Há dias, o ministro dos Negócios Estrangeiros português referia que o desafio do Brexit conduziu a um reforço de posições entre os restantes 27 e que isso funcionou como fator de unidade da própria Europa. Sublinhou ainda que não houve “trânsfugas” entre os parceiros, nenhum deles se terá sentido tentado a quebrar a unidade e que isso terá sido essencial para o bom resultado da negociação conduzida por Michel Barnier.
Augusto Santos Silva tem razão. Foi isso mesmo que aconteceu, mas que podia não ter acontecido se os poderes nacionais mais importantes na Europa a 27 não tivessem cuidado de manter, desde muito cedo, as fileiras cerradas. Lembremo-nos apenas que Londres deu sinais, no início de toda esta novela, do seu interesse em “bilateralizar” certas questões. Em alguns dos 27, setores relevantes chegaram a movimentar-se junto dos respetivos governos, receosos daquilo que poderia resultar do Brexit, fazendo aberto lóbi sobre certos dossiês, nalguns casos, ao que se sabe, por discreta sugestão de Londres. De uma forma mais estruturada, isso também se processou junto da Comissão Europeia. Sem resultados, que não fosse ajudar a construir a narrativa comum que Bruxelas levou para a mesa negocial. O que foi excelente.

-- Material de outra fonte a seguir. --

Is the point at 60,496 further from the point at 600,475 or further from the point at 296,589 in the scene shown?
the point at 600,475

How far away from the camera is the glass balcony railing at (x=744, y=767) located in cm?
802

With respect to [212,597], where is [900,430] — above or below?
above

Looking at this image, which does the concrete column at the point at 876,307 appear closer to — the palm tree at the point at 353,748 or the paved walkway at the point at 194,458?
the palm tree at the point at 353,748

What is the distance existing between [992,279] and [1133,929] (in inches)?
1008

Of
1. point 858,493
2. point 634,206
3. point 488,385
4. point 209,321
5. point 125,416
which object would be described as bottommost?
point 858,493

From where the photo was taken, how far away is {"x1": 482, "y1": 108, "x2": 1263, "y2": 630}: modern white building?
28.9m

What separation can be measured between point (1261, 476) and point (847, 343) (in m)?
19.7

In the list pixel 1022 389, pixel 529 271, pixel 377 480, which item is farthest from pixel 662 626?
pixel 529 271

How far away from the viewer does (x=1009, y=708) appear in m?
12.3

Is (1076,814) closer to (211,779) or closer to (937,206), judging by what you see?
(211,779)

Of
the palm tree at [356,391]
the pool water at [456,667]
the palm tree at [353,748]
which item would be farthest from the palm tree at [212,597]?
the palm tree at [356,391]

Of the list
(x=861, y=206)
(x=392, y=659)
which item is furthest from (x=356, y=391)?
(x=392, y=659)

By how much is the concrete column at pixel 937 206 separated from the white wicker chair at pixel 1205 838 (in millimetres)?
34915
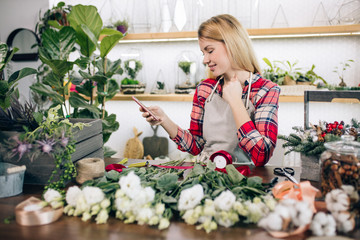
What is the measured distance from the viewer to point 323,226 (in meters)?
0.69

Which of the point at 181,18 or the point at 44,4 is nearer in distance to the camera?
the point at 181,18

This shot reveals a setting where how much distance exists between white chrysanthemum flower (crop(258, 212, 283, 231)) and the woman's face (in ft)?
3.61

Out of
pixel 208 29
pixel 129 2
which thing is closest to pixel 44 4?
pixel 129 2

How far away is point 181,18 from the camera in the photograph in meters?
3.00

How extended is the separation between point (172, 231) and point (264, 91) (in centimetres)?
109

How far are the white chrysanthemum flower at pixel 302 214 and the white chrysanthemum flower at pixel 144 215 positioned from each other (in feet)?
1.08

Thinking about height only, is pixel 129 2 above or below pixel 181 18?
above

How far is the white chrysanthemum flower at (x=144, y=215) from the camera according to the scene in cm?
71

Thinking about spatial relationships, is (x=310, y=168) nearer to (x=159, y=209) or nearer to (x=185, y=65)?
(x=159, y=209)

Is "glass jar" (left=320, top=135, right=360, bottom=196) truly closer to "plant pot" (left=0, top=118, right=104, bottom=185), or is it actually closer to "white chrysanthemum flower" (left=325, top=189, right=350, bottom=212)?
"white chrysanthemum flower" (left=325, top=189, right=350, bottom=212)

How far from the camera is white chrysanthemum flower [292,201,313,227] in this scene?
2.16 feet

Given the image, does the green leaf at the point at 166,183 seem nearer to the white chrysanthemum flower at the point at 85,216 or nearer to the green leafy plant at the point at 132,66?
the white chrysanthemum flower at the point at 85,216

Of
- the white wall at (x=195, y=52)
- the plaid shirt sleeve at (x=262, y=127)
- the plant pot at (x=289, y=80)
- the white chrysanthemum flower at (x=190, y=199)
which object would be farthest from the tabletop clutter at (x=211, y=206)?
the plant pot at (x=289, y=80)

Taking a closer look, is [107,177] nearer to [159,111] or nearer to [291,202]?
[291,202]
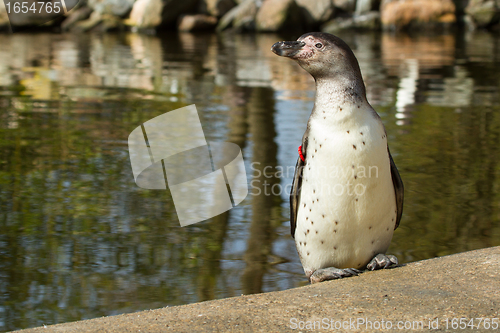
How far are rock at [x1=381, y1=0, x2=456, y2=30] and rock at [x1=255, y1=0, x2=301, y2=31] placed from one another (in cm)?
334

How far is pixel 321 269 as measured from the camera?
3312mm

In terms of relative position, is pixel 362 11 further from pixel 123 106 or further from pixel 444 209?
pixel 444 209

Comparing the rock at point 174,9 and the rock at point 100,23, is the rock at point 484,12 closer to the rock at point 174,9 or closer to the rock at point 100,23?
the rock at point 174,9

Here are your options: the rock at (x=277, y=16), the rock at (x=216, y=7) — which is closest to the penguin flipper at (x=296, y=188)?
the rock at (x=277, y=16)

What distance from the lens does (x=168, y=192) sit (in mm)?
5359

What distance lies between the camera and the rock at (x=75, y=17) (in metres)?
22.7

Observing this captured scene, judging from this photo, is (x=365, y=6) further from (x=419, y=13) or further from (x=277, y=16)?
(x=277, y=16)

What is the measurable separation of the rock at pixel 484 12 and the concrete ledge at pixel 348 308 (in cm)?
2090

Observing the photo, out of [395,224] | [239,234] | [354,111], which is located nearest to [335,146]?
[354,111]

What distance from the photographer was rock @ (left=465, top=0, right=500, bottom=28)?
21922 mm

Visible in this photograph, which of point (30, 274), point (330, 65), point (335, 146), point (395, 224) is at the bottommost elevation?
point (30, 274)

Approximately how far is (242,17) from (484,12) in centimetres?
835

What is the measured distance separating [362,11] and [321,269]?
822 inches

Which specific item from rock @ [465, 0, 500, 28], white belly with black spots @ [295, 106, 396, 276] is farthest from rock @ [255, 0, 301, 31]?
white belly with black spots @ [295, 106, 396, 276]
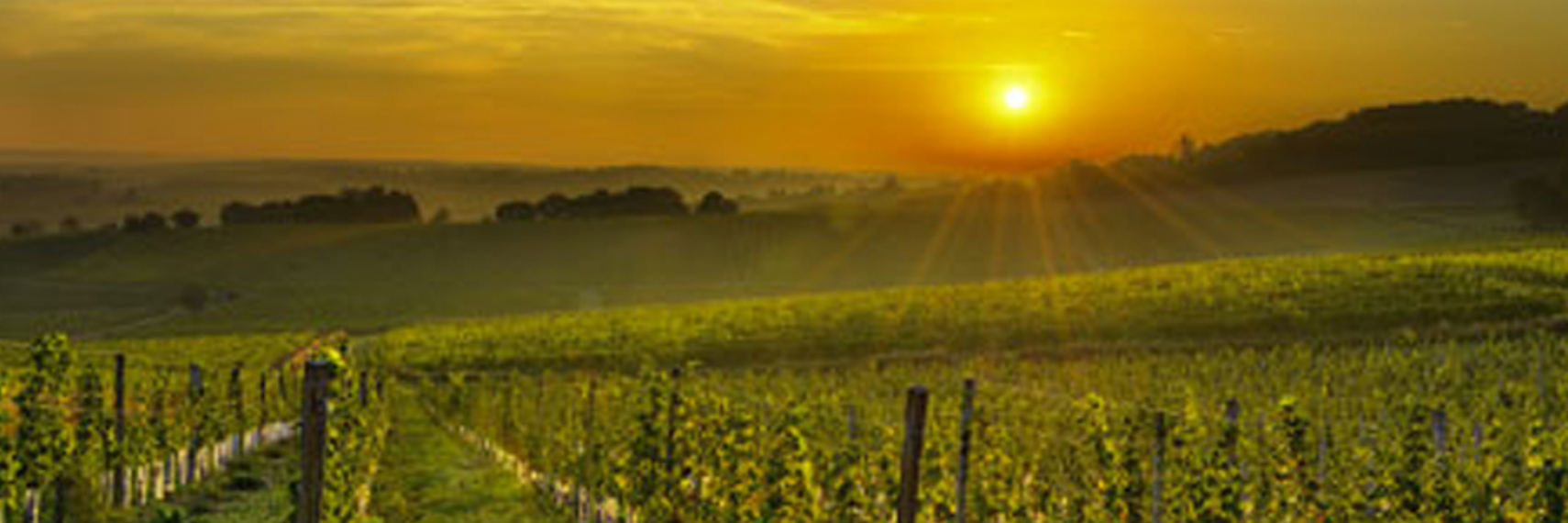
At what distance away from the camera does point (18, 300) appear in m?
116

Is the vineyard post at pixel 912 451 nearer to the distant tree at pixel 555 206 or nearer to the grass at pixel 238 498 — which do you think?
the grass at pixel 238 498

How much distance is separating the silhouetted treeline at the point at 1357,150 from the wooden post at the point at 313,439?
5354 inches

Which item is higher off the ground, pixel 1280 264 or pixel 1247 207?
pixel 1247 207

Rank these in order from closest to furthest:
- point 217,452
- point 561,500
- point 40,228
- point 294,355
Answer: point 561,500, point 217,452, point 294,355, point 40,228

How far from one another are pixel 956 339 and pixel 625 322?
19.3 m

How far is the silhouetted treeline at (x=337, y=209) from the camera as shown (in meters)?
160

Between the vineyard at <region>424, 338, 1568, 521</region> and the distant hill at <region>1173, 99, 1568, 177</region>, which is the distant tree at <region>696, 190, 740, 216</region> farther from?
the vineyard at <region>424, 338, 1568, 521</region>

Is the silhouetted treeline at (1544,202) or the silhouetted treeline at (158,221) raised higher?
the silhouetted treeline at (158,221)

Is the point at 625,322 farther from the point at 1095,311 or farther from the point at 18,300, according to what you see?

Devo confessar que esta atitude firme dos 27 me surpreendeu, que não estava à espera de uma posição tão unida. Tendo testemunhado e participado em alguns outros processos negociais europeus, raramente vi coisa similar. Ainda bem que a Europa começa a trabalhar “a sério”. Isso confere-lhe credibilidade e respeito. E revela que o seu braço executivo, a Comissão Europeia, tem uma qualidade técnica que permite, quando suportada por uma vontade política clara do “backseat driver”, o Conselho, garantir uma boa defesa dos interesses comuns. Num ambiente internacional tão imprevisível, com os EUA numa deriva na sua cultura externa em matéria de comércio e serviços, e que não deixará de influenciar outros atores, essa segurança é hoje um inestimável valor. A procissão ainda vai no adro, mas podemos prever que o executivo bruxelense terá condições para vir a recordar este exemplo e fazer notar que as insuficiências que a Europa integrada mostrou no passado devem-se menos à Comissão e muito mais às conjunturais divisões entre os Estados membros.

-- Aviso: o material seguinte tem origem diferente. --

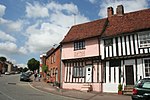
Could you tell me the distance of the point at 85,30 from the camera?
91.6 ft

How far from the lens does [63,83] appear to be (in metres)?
27.8

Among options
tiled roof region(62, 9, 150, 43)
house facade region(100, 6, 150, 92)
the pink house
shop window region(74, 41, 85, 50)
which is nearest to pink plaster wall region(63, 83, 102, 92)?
the pink house

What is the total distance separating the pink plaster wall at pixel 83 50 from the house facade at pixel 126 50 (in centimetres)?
95

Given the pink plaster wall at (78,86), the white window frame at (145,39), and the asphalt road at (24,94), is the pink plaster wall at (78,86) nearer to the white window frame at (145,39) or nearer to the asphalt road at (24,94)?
the asphalt road at (24,94)

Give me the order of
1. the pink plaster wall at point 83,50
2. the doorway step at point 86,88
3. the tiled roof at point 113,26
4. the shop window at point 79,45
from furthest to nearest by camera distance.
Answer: the shop window at point 79,45, the pink plaster wall at point 83,50, the doorway step at point 86,88, the tiled roof at point 113,26

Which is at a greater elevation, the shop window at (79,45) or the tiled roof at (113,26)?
the tiled roof at (113,26)

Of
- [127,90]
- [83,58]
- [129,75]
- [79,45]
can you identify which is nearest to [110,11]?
[79,45]

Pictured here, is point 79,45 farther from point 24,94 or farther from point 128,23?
point 24,94

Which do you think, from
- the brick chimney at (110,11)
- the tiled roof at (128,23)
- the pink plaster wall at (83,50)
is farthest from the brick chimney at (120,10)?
the pink plaster wall at (83,50)

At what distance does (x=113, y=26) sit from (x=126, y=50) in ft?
13.0

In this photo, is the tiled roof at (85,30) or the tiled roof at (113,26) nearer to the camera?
the tiled roof at (113,26)

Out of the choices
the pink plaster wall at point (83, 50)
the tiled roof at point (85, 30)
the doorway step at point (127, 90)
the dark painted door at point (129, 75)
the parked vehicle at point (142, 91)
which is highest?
the tiled roof at point (85, 30)

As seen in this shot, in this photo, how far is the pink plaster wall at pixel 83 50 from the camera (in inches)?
996

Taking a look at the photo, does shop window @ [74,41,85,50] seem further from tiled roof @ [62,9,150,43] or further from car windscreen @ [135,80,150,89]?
car windscreen @ [135,80,150,89]
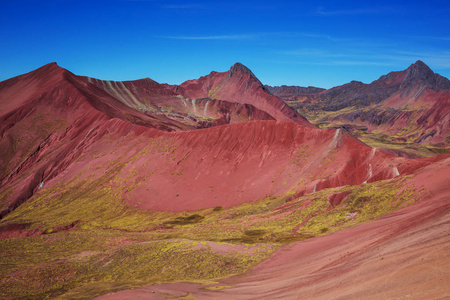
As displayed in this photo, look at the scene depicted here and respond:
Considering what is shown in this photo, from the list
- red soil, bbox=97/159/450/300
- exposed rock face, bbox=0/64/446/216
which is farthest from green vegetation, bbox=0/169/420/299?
exposed rock face, bbox=0/64/446/216

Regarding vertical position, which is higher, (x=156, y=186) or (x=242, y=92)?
(x=242, y=92)

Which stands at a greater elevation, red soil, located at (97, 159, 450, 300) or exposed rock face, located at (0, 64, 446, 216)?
exposed rock face, located at (0, 64, 446, 216)

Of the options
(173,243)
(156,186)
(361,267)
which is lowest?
(173,243)

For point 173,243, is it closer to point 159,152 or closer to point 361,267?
point 361,267

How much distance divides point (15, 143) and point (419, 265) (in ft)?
333

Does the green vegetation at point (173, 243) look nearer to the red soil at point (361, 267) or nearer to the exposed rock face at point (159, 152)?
Result: the red soil at point (361, 267)

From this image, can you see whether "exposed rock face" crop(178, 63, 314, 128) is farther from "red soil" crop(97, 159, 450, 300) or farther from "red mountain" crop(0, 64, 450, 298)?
"red soil" crop(97, 159, 450, 300)

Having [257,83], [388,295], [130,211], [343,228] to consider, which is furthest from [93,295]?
[257,83]

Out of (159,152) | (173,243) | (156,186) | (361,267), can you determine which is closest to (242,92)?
(159,152)

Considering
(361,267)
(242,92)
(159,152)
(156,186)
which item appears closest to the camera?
(361,267)

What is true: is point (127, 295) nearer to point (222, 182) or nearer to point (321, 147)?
point (222, 182)

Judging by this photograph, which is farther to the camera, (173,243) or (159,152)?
(159,152)

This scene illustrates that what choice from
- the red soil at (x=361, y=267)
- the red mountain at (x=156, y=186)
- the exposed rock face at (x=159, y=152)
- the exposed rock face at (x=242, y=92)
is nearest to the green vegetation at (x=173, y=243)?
the red mountain at (x=156, y=186)

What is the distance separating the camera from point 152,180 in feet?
239
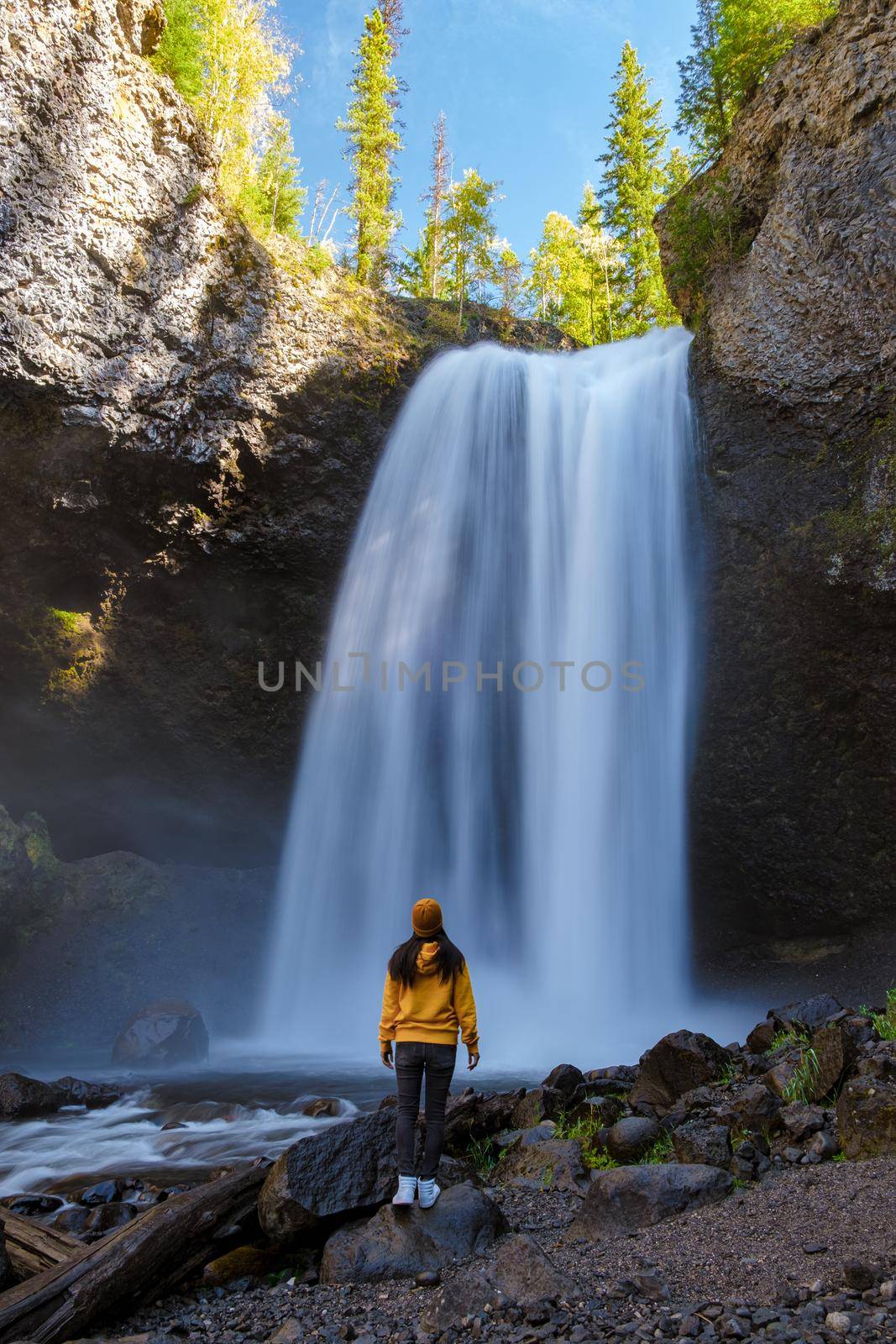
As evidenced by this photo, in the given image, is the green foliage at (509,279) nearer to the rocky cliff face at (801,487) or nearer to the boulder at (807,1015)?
Result: the rocky cliff face at (801,487)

A negociação do Brexit teve um outro interessante efeito na Europa a 27. Recordar-se-ão de que, nos primeiros tempos, se instalou algum desespero pelo facto de estarmos em “mares nunca dantes navegados”. Sendo uma “première”, alguns efeitos do divórcio britânico eram basicamente imponderáveis. O curso da negociação, contudo, veio criar um progressivo ambiente de acalmia. Houve tempo para segmentar e refletir sobre as reais consequências da cisão, alguns exageros iniciais, em matéria de impactos potenciais, foram redimensionados e assistiu-se à serenidade a instalar-se progressivamente. Ora isto não deixou de ter consequências moderadoras no ambiente dramático que inicialmente se estabelecera. A Europa foi-se preparando, progressivamente, para todos os cenários. E, ao dar disso mostras aos mercados, como que atenuou, por antecipação, um excesso de reação destes, mesmo face aos prognósticos mais adversos.
O Brexit está longe de ter acabado. Eventualmente, mesmo muito longe. Não obstante a sua obstinação, Theresa May vai ter uma imensa dificuldade em “vender”, na Câmara dos Comuns, o pacote que negociou. Uma conjugação impressionante de vozes críticas, oriundas das suas próprias fileiras, por razões muito diversas, somando-se às da oposição trabalhista, pode tornar impossível que obtenha um voto favorável no dia 11 de dezembro. Nesse cenário, muito plausível, o que a seguir virá está muito pouco claro.
A bola está agora do outro lado da Mancha. Aqui ou ali, não é de excluir que possa haver um retoque no que foi negociado. Mas nada de essencial. Se há poucas esperanças de que o Brexit venha a ser um sucesso para ambos os lados, é justo que o lado que tem mais hipótese de sair menos prejudicado sejam os 27. É que não foram eles quem criou o problema.